Text provided:
begin

If you wanted to avoid the memcpy, and initialize the node’s memory directly, you could do so with a list_alloc_front function:

void *list_alloc_front(ListNode **head, size_t data_size)  {
    ListNode *node = malloc(sizeof(*node) + data_size);
    node->next = *head;
    *head = node;
    return node->data;
}

Foo *new_foo = list_alloc_front(&foo_list, sizeof(*new_foo));
new_foo->value = 5;

Generics level 3: Type Checking

The part you’ve all been waiting for: we want the compiler to error if we try to add the wrong type to a list. The way I found to do this is to use a union with a payload member that has a parameterized type:

#define List(type) union { \
    ListNode *head; \
    type *payload; \
}

List(Foo) foo_list = {0};
List(int) int_list = {0};

How does that help us? Well, we can now use __typeof__(foo_list.payload) to get the type the list contains, which we will use shortly. Some things to note: payload is never used at runtime. It exists just for type information at compile time. Using a union makes payload not consume any memory.

end

Data rows:

begin

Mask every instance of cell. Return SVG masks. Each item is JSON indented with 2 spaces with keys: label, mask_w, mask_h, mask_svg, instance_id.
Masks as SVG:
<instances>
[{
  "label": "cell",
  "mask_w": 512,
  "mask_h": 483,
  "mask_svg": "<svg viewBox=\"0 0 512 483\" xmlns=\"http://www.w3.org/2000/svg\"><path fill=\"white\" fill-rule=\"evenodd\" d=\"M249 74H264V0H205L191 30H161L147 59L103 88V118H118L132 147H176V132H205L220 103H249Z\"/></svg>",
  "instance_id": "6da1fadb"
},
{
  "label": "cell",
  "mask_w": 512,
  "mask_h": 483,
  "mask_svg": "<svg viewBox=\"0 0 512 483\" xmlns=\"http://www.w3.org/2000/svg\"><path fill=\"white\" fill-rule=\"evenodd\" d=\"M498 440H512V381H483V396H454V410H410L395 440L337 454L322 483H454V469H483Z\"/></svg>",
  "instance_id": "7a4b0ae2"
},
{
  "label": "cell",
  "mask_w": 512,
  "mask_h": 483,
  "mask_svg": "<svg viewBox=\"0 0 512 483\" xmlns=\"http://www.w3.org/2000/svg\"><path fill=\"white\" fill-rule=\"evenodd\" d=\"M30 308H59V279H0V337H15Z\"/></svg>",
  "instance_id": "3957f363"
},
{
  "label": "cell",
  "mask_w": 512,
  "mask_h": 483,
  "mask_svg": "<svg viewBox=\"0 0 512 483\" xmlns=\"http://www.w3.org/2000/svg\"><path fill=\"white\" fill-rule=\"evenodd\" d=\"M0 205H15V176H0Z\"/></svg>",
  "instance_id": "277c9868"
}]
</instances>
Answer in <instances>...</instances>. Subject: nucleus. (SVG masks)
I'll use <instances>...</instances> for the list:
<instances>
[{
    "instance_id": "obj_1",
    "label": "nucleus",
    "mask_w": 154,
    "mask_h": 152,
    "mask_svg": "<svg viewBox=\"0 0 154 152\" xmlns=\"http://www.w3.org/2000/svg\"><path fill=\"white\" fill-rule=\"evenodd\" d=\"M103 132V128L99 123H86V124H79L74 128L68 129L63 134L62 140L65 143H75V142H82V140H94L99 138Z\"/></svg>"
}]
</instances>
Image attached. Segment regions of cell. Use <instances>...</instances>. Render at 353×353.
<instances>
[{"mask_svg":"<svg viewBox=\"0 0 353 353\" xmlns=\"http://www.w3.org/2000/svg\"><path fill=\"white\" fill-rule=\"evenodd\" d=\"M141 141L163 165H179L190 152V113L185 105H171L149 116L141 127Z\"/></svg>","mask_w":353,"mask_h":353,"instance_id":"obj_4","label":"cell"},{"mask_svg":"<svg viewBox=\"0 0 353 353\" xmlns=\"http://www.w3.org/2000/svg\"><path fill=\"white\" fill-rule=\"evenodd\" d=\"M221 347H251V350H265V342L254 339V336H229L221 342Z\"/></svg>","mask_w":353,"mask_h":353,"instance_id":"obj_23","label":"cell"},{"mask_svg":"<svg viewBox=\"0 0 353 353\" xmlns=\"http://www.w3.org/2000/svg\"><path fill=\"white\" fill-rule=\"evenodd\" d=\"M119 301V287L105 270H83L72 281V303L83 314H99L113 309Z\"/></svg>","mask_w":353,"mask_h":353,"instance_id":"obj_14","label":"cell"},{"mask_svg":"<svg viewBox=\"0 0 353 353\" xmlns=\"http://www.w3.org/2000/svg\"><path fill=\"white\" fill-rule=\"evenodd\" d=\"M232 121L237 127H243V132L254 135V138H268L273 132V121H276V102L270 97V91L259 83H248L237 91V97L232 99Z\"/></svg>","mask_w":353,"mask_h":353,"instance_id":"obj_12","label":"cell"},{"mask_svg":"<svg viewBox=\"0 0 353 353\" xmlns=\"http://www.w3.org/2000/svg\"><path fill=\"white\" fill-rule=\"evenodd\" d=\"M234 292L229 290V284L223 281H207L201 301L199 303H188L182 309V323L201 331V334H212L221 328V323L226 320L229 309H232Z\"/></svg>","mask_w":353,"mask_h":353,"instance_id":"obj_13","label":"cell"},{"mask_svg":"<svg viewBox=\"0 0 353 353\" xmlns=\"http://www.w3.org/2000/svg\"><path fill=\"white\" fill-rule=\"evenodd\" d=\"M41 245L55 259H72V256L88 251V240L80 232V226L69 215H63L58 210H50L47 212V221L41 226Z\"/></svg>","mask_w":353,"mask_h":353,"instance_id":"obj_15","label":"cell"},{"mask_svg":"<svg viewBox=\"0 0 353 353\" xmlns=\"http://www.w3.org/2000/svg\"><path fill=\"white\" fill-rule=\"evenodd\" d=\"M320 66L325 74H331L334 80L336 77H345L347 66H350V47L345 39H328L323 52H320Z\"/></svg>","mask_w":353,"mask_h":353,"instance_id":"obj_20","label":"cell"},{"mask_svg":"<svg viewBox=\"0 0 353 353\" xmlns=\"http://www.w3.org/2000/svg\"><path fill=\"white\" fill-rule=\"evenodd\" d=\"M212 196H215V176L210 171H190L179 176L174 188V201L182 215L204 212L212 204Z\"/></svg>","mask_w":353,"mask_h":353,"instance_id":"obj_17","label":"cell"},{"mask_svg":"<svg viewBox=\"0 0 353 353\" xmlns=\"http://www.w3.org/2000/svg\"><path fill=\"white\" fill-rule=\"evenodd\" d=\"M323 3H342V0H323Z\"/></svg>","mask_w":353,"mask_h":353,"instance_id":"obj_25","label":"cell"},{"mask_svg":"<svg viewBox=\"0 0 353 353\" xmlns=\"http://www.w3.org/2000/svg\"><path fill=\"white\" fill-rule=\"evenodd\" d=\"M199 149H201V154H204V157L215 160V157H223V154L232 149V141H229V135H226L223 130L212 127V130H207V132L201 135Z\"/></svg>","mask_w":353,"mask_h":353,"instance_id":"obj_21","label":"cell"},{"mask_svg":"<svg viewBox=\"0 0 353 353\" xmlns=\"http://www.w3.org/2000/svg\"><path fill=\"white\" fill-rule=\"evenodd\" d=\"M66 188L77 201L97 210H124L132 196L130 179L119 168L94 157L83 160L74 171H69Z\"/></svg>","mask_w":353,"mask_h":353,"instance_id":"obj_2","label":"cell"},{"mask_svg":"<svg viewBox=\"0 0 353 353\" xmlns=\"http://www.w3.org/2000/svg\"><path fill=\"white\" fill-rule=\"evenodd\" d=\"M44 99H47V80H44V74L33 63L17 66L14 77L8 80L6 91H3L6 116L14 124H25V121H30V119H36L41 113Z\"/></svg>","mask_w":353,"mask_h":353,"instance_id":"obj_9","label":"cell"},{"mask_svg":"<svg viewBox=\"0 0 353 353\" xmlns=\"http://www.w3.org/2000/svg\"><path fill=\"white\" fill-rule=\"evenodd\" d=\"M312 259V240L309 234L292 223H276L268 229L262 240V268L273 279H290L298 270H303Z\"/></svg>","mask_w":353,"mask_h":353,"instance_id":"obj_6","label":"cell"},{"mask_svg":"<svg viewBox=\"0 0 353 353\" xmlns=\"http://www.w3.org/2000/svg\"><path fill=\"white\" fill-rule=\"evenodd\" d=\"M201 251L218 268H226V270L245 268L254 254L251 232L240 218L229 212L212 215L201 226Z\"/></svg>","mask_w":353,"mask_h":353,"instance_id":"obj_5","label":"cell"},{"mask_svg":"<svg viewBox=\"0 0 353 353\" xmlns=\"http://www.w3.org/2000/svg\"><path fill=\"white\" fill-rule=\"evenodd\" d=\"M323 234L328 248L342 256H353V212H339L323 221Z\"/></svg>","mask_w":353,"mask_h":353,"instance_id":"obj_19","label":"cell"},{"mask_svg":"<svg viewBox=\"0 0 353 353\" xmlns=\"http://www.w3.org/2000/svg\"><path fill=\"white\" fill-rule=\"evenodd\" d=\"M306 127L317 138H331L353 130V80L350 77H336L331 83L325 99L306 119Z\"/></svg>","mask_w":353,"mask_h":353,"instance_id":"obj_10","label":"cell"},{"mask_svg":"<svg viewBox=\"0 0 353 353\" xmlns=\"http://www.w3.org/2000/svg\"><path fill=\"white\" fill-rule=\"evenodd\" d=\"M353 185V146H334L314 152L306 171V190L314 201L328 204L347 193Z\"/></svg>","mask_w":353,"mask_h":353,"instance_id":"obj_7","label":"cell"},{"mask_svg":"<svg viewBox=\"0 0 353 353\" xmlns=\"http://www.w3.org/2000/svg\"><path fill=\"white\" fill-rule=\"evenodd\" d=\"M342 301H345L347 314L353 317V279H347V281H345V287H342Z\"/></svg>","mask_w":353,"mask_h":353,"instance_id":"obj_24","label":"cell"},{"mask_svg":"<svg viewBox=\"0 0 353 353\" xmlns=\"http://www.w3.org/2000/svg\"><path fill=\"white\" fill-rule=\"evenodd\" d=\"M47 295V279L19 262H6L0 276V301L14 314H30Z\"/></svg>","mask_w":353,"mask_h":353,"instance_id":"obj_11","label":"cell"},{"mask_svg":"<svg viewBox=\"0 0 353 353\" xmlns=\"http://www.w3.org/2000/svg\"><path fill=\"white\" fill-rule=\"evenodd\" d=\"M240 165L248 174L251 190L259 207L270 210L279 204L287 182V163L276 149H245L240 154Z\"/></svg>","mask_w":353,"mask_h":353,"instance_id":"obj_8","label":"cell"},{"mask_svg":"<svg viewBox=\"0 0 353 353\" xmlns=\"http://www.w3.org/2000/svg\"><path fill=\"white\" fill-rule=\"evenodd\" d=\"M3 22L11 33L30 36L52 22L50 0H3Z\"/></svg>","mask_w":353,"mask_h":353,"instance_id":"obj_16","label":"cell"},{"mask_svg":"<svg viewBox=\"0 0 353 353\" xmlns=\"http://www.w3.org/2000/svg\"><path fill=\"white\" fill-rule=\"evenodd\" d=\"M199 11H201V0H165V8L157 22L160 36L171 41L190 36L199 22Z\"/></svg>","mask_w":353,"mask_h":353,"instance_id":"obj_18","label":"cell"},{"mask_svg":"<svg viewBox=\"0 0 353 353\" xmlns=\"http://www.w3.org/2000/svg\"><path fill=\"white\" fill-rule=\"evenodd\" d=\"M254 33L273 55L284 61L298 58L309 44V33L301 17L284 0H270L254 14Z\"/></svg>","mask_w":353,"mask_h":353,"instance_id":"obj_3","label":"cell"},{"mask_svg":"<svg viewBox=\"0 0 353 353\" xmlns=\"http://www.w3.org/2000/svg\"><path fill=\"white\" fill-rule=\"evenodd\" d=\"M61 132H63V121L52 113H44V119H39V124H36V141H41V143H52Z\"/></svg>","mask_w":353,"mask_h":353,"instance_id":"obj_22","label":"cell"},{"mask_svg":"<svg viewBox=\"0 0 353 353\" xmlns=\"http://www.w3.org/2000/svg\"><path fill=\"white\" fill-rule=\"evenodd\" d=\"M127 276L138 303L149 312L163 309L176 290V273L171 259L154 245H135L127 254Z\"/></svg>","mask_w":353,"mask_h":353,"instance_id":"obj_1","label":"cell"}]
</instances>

end

Request 1:
Please transcribe a passage from the C generic list text, beginning at the words "#define List(type) union" and stopping after "consume any memory.".
Request 2:
In the C generic list text, what effect does using a union have on the payload member?

Correct answer 1:
#define List(type) union { \
    ListNode *head; \
    type *payload; \
}

List(Foo) foo_list = {0};
List(int) int_list = {0};

How does that help us? Well, we can now use __typeof__(foo_list.payload) to get the type the list contains, which we will use shortly. Some things to note: payload is never used at runtime. It exists just for type information at compile time. Using a union makes payload not consume any memory.

Correct answer 2:
It makes payload not consume any memory.